**Selected excerpt:**

━━━━

Australian Bureau of Statistics

Rate the ABS website
ABS Home > Statistics > By Release Date
1338.1 - NSW State and Regional Indicators, March 2009 Quality Declaration 
Previous ISSUE Released at 11:30 AM (CANBERRA TIME) 21/04/2009   
   Page tools: Print Print Page Print all pages in this productPrint All RSS Feed RSS Bookmark and Share Search this Product

STATISTICS NEWS NSW

A Picture of a Nation: Statistician's Report on the 2006 Census
NSW Population hits 7 million: Release of the latest ERP
Household Preparedness for Emergencies: Results of the 2007 State Supplementary Survey
A New Look for Some Familiar Faces: Changes to Australian Social Trends and Measuring Australia's Progress
National Regional Profile: An Update
ABS NSW Office: What we can do for you


A PICTURE OF A NATION: STATISTICIAN'S REPORT ON THE 2006 CENSUS

Each successive generation is more likely to live in a city and to hold a university qualification, but less likely to report religious beliefs, according to A Picture of the Nation: The Statistician’s Report on the 2006 Census, released by the ABS on 29 January 2009.

A Picture of the Nation provides a rich source of stories on our changing Australian society. It also provides an in-depth analysis of Population Census data, complementing the extensive range of other Census products already available free from the ABS website.

Some of the findings detailed in A Picture of the Nation include:

  • At the 1911 Census, 42% of the population were living in rural areas. By 2006, only 12% of Australians were located in rural areas, while just over three quarters (77%) were in towns and cities within 50 km of the coast.
  • Women have closed the gap in university qualifications - in 2006, more women than men in Generation X and Y held a Bachelor degree or higher (28% compared with 21%).

━━━━

**Dataset entries:**
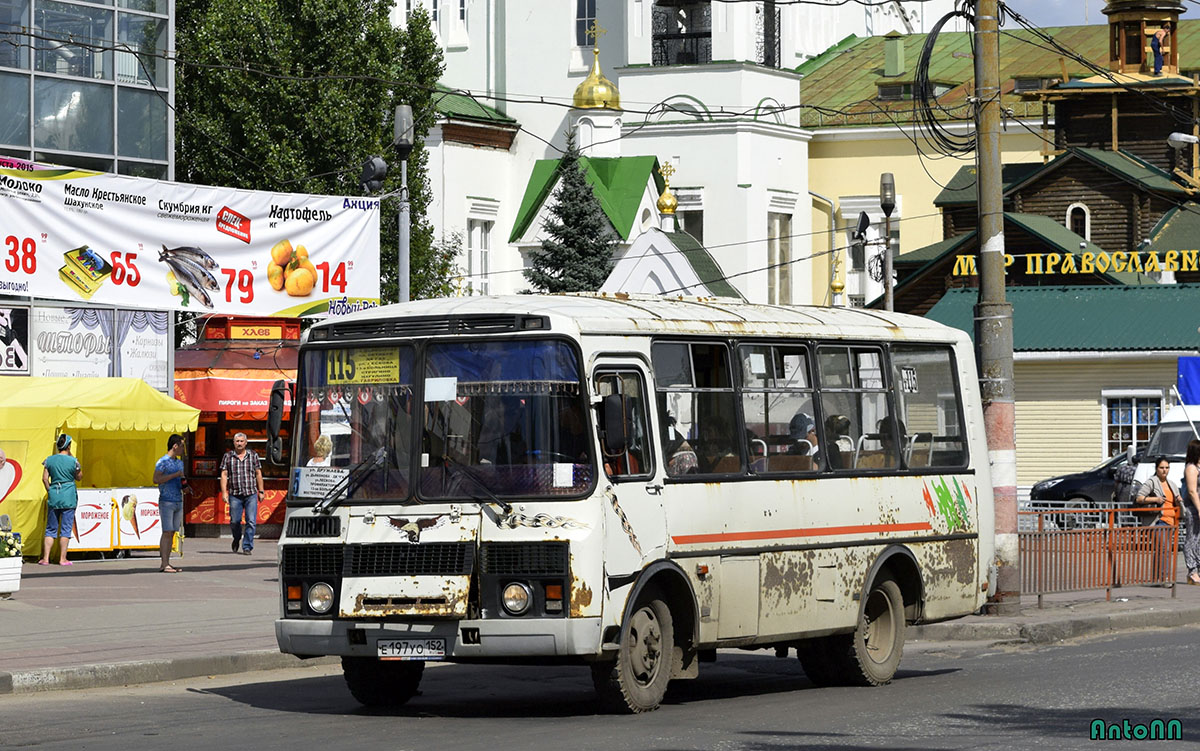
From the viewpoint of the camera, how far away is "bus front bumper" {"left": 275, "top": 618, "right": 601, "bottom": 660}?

━━━━

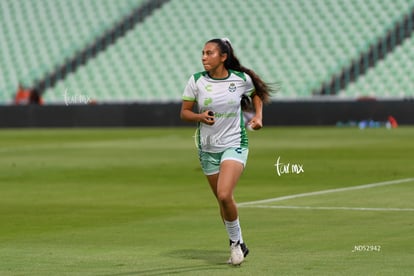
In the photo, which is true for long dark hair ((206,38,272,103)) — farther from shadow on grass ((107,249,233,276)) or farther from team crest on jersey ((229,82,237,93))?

━━━━

**Exercise:**
According to the ABS page on NSW State and Regional Indicators, what percentage of the population lived in rural areas at the 1911 Census?

**Response to the task:**
42%